Missed Opportunities from the Détente Years

DR. SUSSER: Do you think that there were any opportunities that you missed during this period? Is there anything you would do differently in retrospect?

DR. KISSINGER: Why don't you answer some questions? (Laughter.)

DR. SCHLESINGER: When you're batting .1000, you can't improve on it. (Laughter.)

DR. SUSSER: Perhaps you could--we haven't really discussed in any great length--

DR. KISSINGER: In (inaudible) retrospect I would say this. And it concerns Vietnam. I agree with Jim that I thought we had won the Vietnam War in September. In October, when the North Vietnamese, when Hanoi accepted the proposals we had made in January, to universal disapproval incidentally as being much too tough, I made the decision on the spot there that I thought that it was based on a misunderstanding by the North Vietnamese of the situation; namely, that they thought our position would improve greatly after the election. But I knew that we would not--that we would probably lose congressional seats and that the Defense Department budget required us to cut down on our B--52 augmentations, and that therefore we should hurry the agreement. And we probably could have dragged it out through the election. Nixon did not think he had anything to gain from a Vietnam agreement, but he was willing to make it when he saw it, but he left that essentially up to me. I could have dragged it out until after the election.

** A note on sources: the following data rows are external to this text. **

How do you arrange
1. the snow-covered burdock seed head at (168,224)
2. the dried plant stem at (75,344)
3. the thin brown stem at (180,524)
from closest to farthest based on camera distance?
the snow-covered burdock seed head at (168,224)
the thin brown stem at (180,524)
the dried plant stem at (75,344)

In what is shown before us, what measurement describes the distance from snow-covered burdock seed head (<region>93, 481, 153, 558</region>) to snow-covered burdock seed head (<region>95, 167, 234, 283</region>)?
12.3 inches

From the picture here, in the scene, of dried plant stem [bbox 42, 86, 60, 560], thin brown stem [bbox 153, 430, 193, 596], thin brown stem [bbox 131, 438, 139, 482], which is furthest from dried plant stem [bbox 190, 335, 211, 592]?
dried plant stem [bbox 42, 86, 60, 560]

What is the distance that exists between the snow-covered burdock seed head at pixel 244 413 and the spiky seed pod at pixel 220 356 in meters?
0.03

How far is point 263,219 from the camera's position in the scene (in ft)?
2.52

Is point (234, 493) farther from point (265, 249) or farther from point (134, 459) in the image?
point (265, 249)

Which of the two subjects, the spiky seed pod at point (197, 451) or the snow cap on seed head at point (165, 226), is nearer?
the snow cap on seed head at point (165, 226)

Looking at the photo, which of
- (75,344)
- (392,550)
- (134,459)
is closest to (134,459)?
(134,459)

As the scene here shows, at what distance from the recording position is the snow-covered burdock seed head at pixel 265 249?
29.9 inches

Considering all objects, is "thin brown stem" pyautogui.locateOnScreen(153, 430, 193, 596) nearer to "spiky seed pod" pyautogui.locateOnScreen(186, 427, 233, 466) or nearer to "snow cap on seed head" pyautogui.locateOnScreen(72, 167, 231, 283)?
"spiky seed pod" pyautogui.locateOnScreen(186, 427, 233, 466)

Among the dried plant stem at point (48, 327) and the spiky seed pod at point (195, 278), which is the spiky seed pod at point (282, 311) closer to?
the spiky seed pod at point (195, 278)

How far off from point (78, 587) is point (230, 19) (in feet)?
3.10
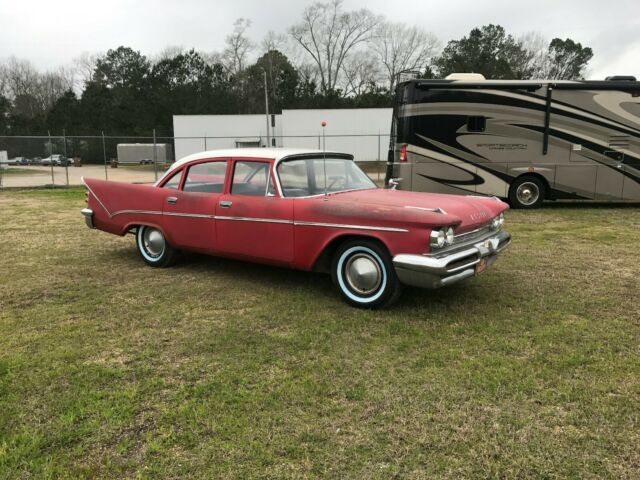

In the light of what happened afterwards, I think it might have been better to delay, but then Watergate would have destroyed everything, of which I had no idea. But we couldn't have gotten better terms, but we could have got it in a way that was less upsetting to the South Vietnamese perhaps.

DR. SCHLESINGER: In the summer of '73 in the Appropriations Act which President Ford did approve, the Congress prohibited the use of American forces in and over and offshore the states of the former French Indo-China to announce to North Vietnam that we were unprepared in the future to use any force should have been an early signal to them, but they didn't quite believe it. And it was only as they tested us in the late--at the latter stages, starting in December of '74 and early in '75 when we were unable to make a response, that they poured in the 18 divisions which ultimately led to the collapse of South Vietnam.

DR. KISSINGER: I don't believe that the collapse of Vietnam in 1975 was inevitable. We cut aid to Vietnam by two-thirds and cut off aid to Cambodia altogether and prohibited any military intervention. Under those conditions, Korea couldn't have survived and maybe some of our European allies couldn't have survived. Could Vietnam have lasted forever? I don't know that. But I felt we owed them an opportunity to see whether they could do what happened in--what finally has happened in South Korea.

But I'm mentioning this, if you ask me what decision would I do differently now if I had known, but I didn't know Watergate. I didn't imagine that the Congress would cut off aid or these other measures, so this is hindsight.